News of the school hostage situation had leaked out by then, and the TV news trucks had arrived on the scene, with reporters everywhere being told by police to stand back. The press were waiting for the dramatic scenes at the end, but there was nothing for them to show now. A small cluster of parents was standing in the street, clutching each other and crying, waiting for news of their children. Someone had called them, most of the parents didn’t know yet. A special area had been cordoned off for them, with two policemen in charge. Valérie had gone out to see the parents briefly, and was back on the bus minutes later, in time to listen to the call with the hostage taker. She was standing by with an intent expression, listening to every word he said. The captain was handling it masterfully. Ideally, they would have liked the gunman to give himself up, but the likelihood of that happening was slim to none. He had already gone too far. As they watched, both Stephanie and Bill were thinking of their children, and how they would feel if this happened to them. Their hearts went out to the agonized parents, as one of the riot police handed out police armbands to the four Americans, to identify them as part of the official police operation if things got crazy and rough later on. They slipped them on over their jackets as the drama continued to play out.
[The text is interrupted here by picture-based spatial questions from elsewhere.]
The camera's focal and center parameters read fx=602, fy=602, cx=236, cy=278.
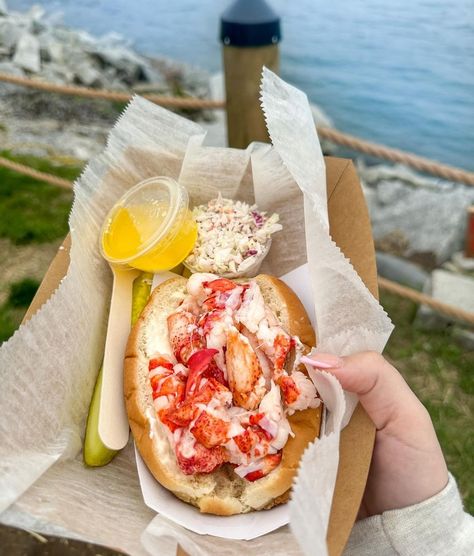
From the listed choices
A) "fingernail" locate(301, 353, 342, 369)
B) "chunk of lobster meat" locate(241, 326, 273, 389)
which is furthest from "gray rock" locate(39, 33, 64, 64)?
"fingernail" locate(301, 353, 342, 369)

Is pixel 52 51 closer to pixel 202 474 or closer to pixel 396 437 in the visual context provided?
pixel 202 474

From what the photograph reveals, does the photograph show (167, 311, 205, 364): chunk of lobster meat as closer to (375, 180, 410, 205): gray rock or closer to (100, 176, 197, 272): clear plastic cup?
(100, 176, 197, 272): clear plastic cup

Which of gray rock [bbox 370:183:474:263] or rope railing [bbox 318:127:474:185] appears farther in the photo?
gray rock [bbox 370:183:474:263]

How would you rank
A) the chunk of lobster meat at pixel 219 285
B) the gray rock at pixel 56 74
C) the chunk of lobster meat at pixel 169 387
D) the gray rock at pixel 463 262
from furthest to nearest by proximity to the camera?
the gray rock at pixel 56 74 → the gray rock at pixel 463 262 → the chunk of lobster meat at pixel 219 285 → the chunk of lobster meat at pixel 169 387

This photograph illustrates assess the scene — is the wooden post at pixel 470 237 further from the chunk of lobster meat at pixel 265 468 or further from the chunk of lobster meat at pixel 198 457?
the chunk of lobster meat at pixel 198 457

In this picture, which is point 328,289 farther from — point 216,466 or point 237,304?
point 216,466

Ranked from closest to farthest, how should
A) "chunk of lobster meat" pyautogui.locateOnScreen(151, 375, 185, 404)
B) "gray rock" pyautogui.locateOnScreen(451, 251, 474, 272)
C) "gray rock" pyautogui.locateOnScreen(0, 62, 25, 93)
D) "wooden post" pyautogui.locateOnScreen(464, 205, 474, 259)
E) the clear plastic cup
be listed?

It had just been on the news that a crazed gunman was shooting children and teachers at the lycée, in retaliation for the death of his wife. The police knew that more frantic parents would begin to arrive.
Five minutes later, one of the policemen approached the captain and whispered that Blanchet’s daughter was calling in on the main police line, or someone who had claimed to be her. She said her name was Solange Blanchet. The captain pointed to Valérie to take the call, which she did, on a phone someone handed her, and she walked away a little distance so as not to interfere with the captain’s conversation with the gunman.
Solange said that the hostage taker was her father, and he was very sick. He had been that way since her mother got cancer. She hadn’t seen him since the funeral and didn’t know where he’d been, but she told Valérie that they had to take him to a hospital and not kill him, just stop him from hurting the children at the lycée . She was crying and sounded desperate.